**REQUIRED ACTIONS:**
(A) From the VoIP page, pull out everything from "Any business with" down to "claim to be.", word for word.
(B) In the VoIP page, when is a private IP network chosen over public internet connections?

BEGIN PAGE EXCERPT

Benefits of a VOIP Telephone System

How can you benefit from a VOIP Business Telephone System?

Any business with a concern about efficient and cost-effective solutions for telecommunications has likely been informed that  (VoIP) business telephone systems are the best choice in today's Internet-driven society. As best as anyone can tell at first glance, it seems like VoIP services are answering many, if not all, of the primary communication needs companies to require from telephone systems.

However, it doesn't take long to run into conflicting advice. At Ok, we are often asked to clarify confusion about VoIP telephone systems that arise from this. People want to know if VoIP communication solutions are as useful as they claim to be.

The analog voice calls are converted into packets of data, which travel over the public Internet or a private IP network. A private IP network is chosen over public internet connections when stronger security is needed or wanted. This technology can be used to make or receive calls via landlines, cell phones, or from computer to computer. For businesses purposes, a VoIP provider provides fully-fledged VoIP systems that, unlike Skype, do not rely solely on a computer or mobile interface, supporting desk phones and enterprise applications.

END PAGE EXCERPT
BEGIN RAW DATA

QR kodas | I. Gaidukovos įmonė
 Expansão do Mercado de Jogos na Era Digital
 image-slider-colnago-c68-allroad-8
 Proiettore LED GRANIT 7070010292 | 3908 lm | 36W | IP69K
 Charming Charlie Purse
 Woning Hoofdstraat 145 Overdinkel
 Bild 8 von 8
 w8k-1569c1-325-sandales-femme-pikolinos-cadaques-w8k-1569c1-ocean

END RAW DATA

**ANSWERS TO THE EXERCISES:**
(A)
Any business with a concern about efficient and cost-effective solutions for telecommunications has likely been informed that  (VoIP) business telephone systems are the best choice in today's Internet-driven society. As best as anyone can tell at first glance, it seems like VoIP services are answering many, if not all, of the primary communication needs companies to require from telephone systems.

However, it doesn't take long to run into conflicting advice. At Ok, we are often asked to clarify confusion about VoIP telephone systems that arise from this. People want to know if VoIP communication solutions are as useful as they claim to be.

(B) When stronger security is needed or wanted.